Our Top Tips for Natural History Museum London with Kids
- Visit the Museum Shop for nature-inspired gifts for all ages – puzzles, toys, art prints, homeware, tshirts. Near Hintze Hall and the Cromwell Road entrance.
- Visit the Dino Store at the exit of the Dinosaur Gallery for dinosaur-themed models, soft toys, games, puzzles, mugs, T-shirts and onesies
- Book your kids into an overnight DINO SNORE stay at the museum. For kids 7 -11, it’s a chance to explore the Museum after dark. Kids will take part in a torch-lit trail, a dinosaur t-shirt-making workshop and an educational science show with a Natural History Museum scientist before going to sleep around midnight under iconic exhibits in a variety of exciting areas of the Museum including Hintze Hall, Earth Hall, Fossil Way and Mammals (blue whale). The following morning, breakfast is served bright and early and there’s a live animal show before the Museum opens to the public. As a memento, you can buy a Dino Snores for Kids goody bag, which is packed with treats including an educational dinosaur book, chocolate, toys, stationery and stickers. Please read all the important information about this event on this page before you book. Tickets and price enquiries here.

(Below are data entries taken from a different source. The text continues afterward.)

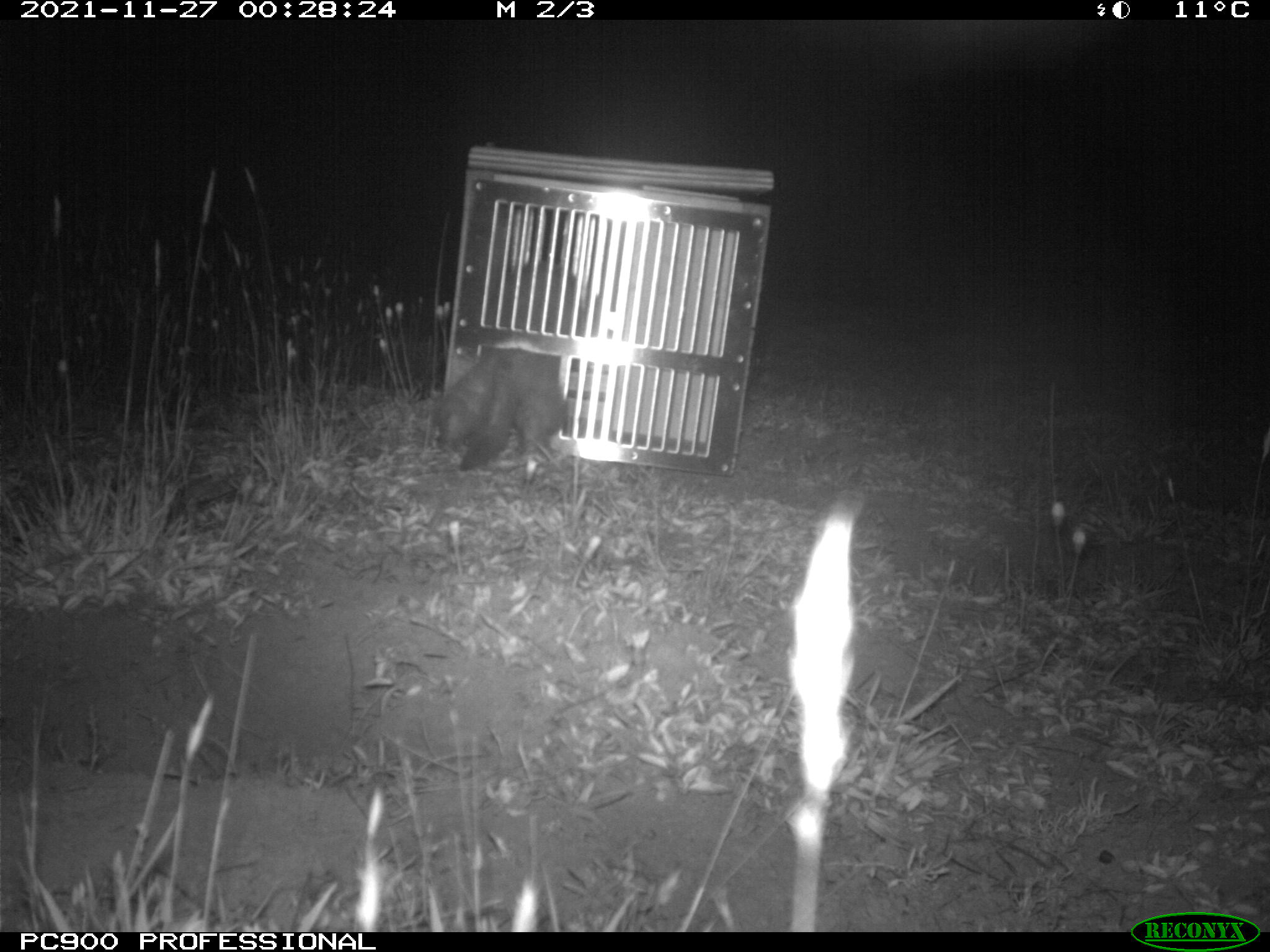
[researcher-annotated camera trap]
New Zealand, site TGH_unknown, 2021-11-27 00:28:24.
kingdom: Animalia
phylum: Chordata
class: Mammalia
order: Carnivora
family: Mustelidae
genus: Mustela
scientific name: Mustela furo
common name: ferret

- For another two months, there is a special butterfly exhibition (ticketed). Wander among hundreds of free-flying moths and butterflies from around the world, including species sourced ethically from Africa, South America, North America and Asia.We’ve heard they sometimes even land on you!
- If you are heading to London, visit here to find ALL the SUPER DOOPER FUN family-friendly things to do, where to eat, places to stay, and more.
Toadstool Rating (by the kids)
For animal and nature lovers (isn’t that all kids?) – a MUST DO in London. Give yourselves at least 1/2 day; a full one if you can spare it.